*AUFGABENSTELLUNG 1*.
Beantworte diese Fragen zum Forumsauszug über den Primärschlüssel:
(a) Welchen Befehl schlägt Bleiglanz vor?
(b) Welche neue Spalte möchte mdoemli einfügen?
(c) Was hat mdoemli am Ende stattdessen gemacht?
*AUFGABENSTELLUNG 2*. Schreibe den Forumsauszug über den Primärschlüssel an der Stelle weiter, an der er endet.

Dann habe ich versucht die Schlüssel in Koordinaten zu löschen und neu anzulegen hat auch nicht geklappt.

Weiß jemand wie das funktioniert?

Gruß,

mdoemli


----------



## Bleiglanz (25. Jul 2005)

wennschon dann

DROP id

(die spalte heisst ja "id" und nicht "primary key")


----------



## mdoemli (25. Jul 2005)

Aber ich will ja nicht die Spalte id löschen, sonst gehen mir ja die Werte verloren.
Möchte eine neue Spalte vin einfügen und dann einen neuen Primary Key aus id und vin erstellen


----------



## mdoemli (25. Jul 2005)

Na ja,
hab jetzt noch mal zwei neue Tables erstellt und die Werte dann kopiert.
Wenn noch jemand weiß wie man das auch schöner machen kann, würd mich auf Antwort freuen.

Gruß,

mdoemli


----------



## Bleiglanz (25. Jul 2005)

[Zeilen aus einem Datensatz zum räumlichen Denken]
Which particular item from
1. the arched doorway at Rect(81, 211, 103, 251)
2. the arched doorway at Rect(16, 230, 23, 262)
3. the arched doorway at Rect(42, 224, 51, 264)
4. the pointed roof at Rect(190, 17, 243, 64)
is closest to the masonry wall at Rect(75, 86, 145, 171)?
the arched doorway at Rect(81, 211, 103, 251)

*RICHTIGE ANTWORT 1*.
(a) DROP id
(b) Die Spalte vin
(c) mdoemli hat zwei neue Tables erstellt und die Werte dann kopiert.

*RICHTIGE ANTWORT 2*.
dann mach halt

alter table drop constraint (der name des primary key constraints)

alter table add column

add constraint...

schau in die mysql doku wie genau das geht


----------



## P3AC3MAK3R (25. Jul 2005)

Schau mal hier:

http://www.mysqlfreaks.com/errors/35.php

Die Syntax, die zum Entfernen des Primärschlüssels verwendet hattest, war schon richtig.

Vielleicht solltest Du besser komplett auf Großbuchstaben in Tabellennamen verzichten.


----------



## mdoemli (25. Jul 2005)

Vielen Dank für die Hilfe.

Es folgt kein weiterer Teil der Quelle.